▸ Ausgangstext:

_ _ _

Hab jetzt seit 2 Monaten eine Tarantula. Man muss sich anfangs ein bisschen eingewöhnen wenn man noch nie ne Gamingtastatur gehabt hat, mich verwirrten die Zusatztasten und ich tippte ein paarmal daneben. Die Tastenanschläge sind super kurz und trotzdem nicht so labbrig wie auf einer Laptoptastatur, man merkt den Unterschied zu "normalen" Tasten deutlich. In UT3 und anderen Egoshootern merkt man richtig, wie direkt man steuern kann.

Meine 2 (oder 3? oder doch 4? Hab ich schon Ewigkeiten) Jahre alte Diamondback 3G ist immernoch super. Das Gummi ist leicht vergilbt (Schweißhände bei Counter Strike) und das Mausrad wird langsam locker (aber funktioniert 1A). Mausklicks sind auch nach so langer Zeit fast so sicher wie am ersten Tag und die Füße sind kaum abgenutzt - obwohl ich früher so gut wie jeden Tag einige Stunden CS gespielt habe, später mal für 1 Jahr WoW. So müssen Mäuse sein!

Ich hab auch einfach mal Erfahrungen mit meiner Maus reingeschrieben, obwohls ja nur um ne Tastatur geht .


----------



## mrmouse (23. April 2009)

*AW: Welche Tastatur ist die beste fürs Gaming?*

Ich habe die G15 (Refresh, mit dem kleinerem Bildschirm) und bin sehr zufrieden 
Ich spiele selber css und es ist recht praktisch das man die Windows taste sperren kann.
Den Bildschrim finde ich nicht schwachsinnig, da ich imemr meine Temperaturen/auslastung im Auge habe, oder die Uhr um irgendwelche Termine nicht zu verpassen  oder um nachzuschauen welches Lied läuft.

_ _ _

▸ Datenzeilen:

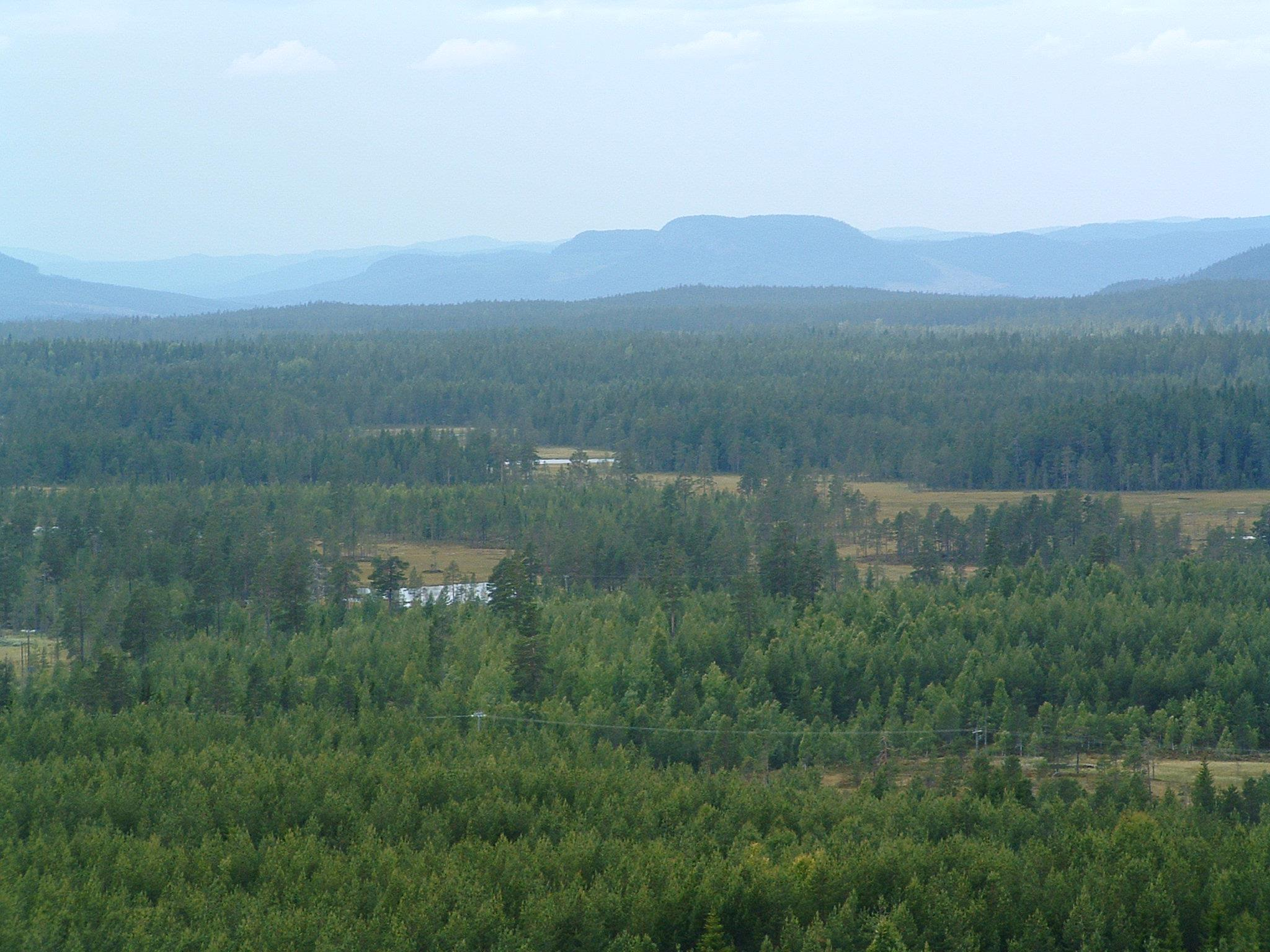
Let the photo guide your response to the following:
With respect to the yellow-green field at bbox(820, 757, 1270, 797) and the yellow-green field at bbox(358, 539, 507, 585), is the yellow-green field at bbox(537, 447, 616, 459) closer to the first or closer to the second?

_ _ _

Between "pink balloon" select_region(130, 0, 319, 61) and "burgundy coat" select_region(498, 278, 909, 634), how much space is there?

_ _ _

▸ Ihre Aufgaben:
1/ Nennen Sie sämtliche Modellbezeichnungen von Tastaturen und Mäusen, die im Ausgangstext über Gamingtastaturen vorkommen.
2/ Führen Sie den Ausgangstext über Gamingtastaturen im Anschluss an seinen letzten Satz weiter.
Die Daten sind eigenständiges Material und stehen in keinem Zusammenhang mit dem Ausgangstext.

▸ Ergebnisse der Aufgaben:
1/ Tarantula, Diamondback 3G, G15

2/
Die Makros sind auch recht praktisch.
Und stabil ist sie auch, da ich noch ab und zu mal extreme kindheitskrankheiten habe, und die Tastatur das wegstecken muss  Sie hat schon oft auf die Nase bekommen und funktionert einwandfrei. Auch kaffee ist mir mal rübergekippt, aber nach kräftigen schüttel ist alles wundebar 

Kommt auch drauf an wie viel du ausgeben willst, aber ich würde dir zur GXX Serie von logitech raten 

MfG Mouse


----------



## wolfo36 (23. April 2009)

*AW: Welche Tastatur ist die beste fürs Gaming?*

ich würde dir auch die g11 empfehlen hab sie selber, kann sie aber grad nicht nutzen wqeill sie in einzelnen tasten da liegt


----------



## Nucleus (27. April 2009)

*AW: Welche Tastatur ist die beste fürs Gaming?*

Hatte vorher die G11 und jetzt die G15 refresh.

Erst dachte ich auch immer das Display sei unwichtig.
Aber in vielen Spielen liefert sie z.B. Daten, die nur über Umwege vom Bildschirm abzulesen sind (letztens nötige Erfahrungspunkte für nächsten Level bei The Witcher entdeckt, etc.).

Außerdem ist die G15 wirklich schön - und vor allem auch kleiner als der Klotz von G11 




			Dieser Inhalt steht nur eingeloggten Mitgliedern zur Verfügung.


----------



## BigBubby (28. April 2009)

*AW: Welche Tastatur ist die beste fürs Gaming?*

@Nucleus das ist keine G15, dass ist irgendwas, was man rausbekommt, wenn man die richtige g15 ins feuer wirft 

@threadsteller.
Zum zocken reicht eignetlich ejde x-beliebige standarttastatur, solange sie einen halbwegs vernünftigen andruckpunkt hast. gerade bei CSS kann man ja auf jede Taste seien Makrus per config.cfg programmieren, womit programmierbare tasten selbst relativ unntöig isnd.
Wenn du spielerein haben willst (Wie ich z.B.) dann kannst ud dir z.b. die g15 holen (Wobei ich das alte model präferiere, aber das ist geshcmackssache)


----------



## _montana (28. April 2009)

*AW: Welche Tastatur ist die beste fürs Gaming?*



BigBubby schrieb:


> @Nucleus das ist keine G15, dass ist irgendwas, was man rausbekommt, wenn man die richtige g15 ins feuer wirft



Doch eigentlich schon. Bloß schimpft sich das Teil "Refresh"


----------



## eXtrem-Nvidia-User (10. Mai 2009)

*AW: Welche Tastatur ist die beste fürs Gaming?*

Ganz klar die Logitech G15 refresh.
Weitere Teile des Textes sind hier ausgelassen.